Wednesday, March 30, 2011

The Evil Lord Mess

The evil Lord Mess with his armor all black,

tosses an empty pop can and candy wrapper over his back.

“This room is now mine! No one else is coming in!”

He piled up some more boxes with an evil grin.

Dropping another banana peel, he went off in a flash,

taking books off of the bookshelf and scattering his stash.

He stacked up cereal, granola, and moldy old bread,

he threw movies, pictures, and windowsill bugs long since dead.

He spread his clothes on the floor with great glee.

“Now this shirt he’ll never find, he’s unable to see!”

And so on and on it went from ceiling to floor.

It piled so high you could scarcely close the door.

“Now cleaning this room will be like picking up lead!

Pretty soon he won’t even be able to climb into bed!”

So he laughed and he chuckled till he could laugh no more,

when suddenly a gallant figure threw open the door.

The light was blinding and the penetrating stare

instantly blew the mold and dust from the air.

With a few mighty steps and a heart of accord,

the evil Lord Mess was deprived of his sword.

He fled and he ran, and was heard of no more.

The Mystery of the lone figure that stood in the door,

will now be revealed as I drop the bomb;

the gallant young figure unmasked is your mom.

-By Joshua

The Swiss Cheese Siamese

There once were two cats, they were both siamese.

They did nothing all day but to gobble swiss cheese.

The mice in that country felt totally at ease

Due to the cats obsession with cheese!

The cats would gulp cheese down all day and all night!

Yes, for these siamese cheese was quite a delight.

The cheese, you might wonder, from where was it’s source?

(Enough couldn’t be packed on the back of a horse!)

The cheese source, of course, was a pit in the ground

Where an endless supply of swiss cheese could be found.

Cheese from the ground could be quite rank.

All but the cats were sure that it stank.

But one day, those siamese started to sneeze…

They were both overcome with swiss cheese allergies!

They tried hard to get some relief for their noses

By carefully smelling some prickly roses,

But that didn’t work, and I’m sorry to say

That they sneezed and they sneezed for the rest of the day.

Their malady continued on into the night.

By morning each cat was a most frightful sight!

Their noses were purple from oh so much sneezing,

And when I say purple, it’s true! I’m not teasing!

The fame of these sneezers spread far and wide

To every country on every side.

And wherever they went, they would constantly sneeze.

They were known as the Sneezing Swiss Cheese Siamese!

They even began to learn sneezy tricks

Like jumping through hoops while walking on sticks.

Huge crowds came together from lands cold and warm

To watch these two siamese sneezers perform.

But alas, one day, to their utter dismay,

Their sneezes suddenly went away!

Sneeze doctors were baffled and scratched their heads bald.

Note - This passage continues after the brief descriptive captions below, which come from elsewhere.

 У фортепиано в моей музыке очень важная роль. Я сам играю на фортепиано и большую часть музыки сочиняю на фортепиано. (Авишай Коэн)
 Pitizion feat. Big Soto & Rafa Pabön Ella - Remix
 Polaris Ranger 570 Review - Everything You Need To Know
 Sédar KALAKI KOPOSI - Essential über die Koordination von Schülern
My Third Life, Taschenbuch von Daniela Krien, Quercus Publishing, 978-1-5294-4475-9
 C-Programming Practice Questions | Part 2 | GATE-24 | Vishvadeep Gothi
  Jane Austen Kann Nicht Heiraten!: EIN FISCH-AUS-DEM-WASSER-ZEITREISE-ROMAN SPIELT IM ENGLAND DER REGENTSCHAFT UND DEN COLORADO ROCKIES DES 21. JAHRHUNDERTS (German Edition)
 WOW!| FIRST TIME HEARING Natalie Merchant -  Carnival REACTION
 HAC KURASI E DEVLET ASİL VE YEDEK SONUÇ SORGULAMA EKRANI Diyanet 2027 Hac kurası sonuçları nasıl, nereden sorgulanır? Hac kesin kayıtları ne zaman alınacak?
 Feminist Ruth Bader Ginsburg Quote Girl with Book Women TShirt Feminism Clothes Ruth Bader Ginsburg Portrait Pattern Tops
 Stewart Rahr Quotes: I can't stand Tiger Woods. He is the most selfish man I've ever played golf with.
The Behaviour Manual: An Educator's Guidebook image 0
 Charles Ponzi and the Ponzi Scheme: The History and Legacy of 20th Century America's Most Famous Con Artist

The skeptics all laughed, and the crowds were appalled!

The two siamese felt such horrible shame,

They hid themselves, then played a quiet chess game.

As they sat and swiped pawns in their secret seclusion,

The rest of the earth was in utter confusion.

The headlines announced, “Where have they gone?”

Someone even searched underneath of their lawn!

Soon everyone searched, even judges and mayors,

While the two cats played chess like professional players.

Their game skills became so incredibly grand

That folks flocked, once again, from all over the land!

They had just reached the point that they always could win,

When they suddenly started to sneeze once again!!!

Sneezy tricks at chess games began to come back.

They could juggle those pieces with most skillful knack!

But then, they discovered the way not to sneeze:

To simply stop stuffing their mouths with swiss cheese!

So these two siamese stopped their cheese-eating ways,

And they sneezed not once more to the end of their days!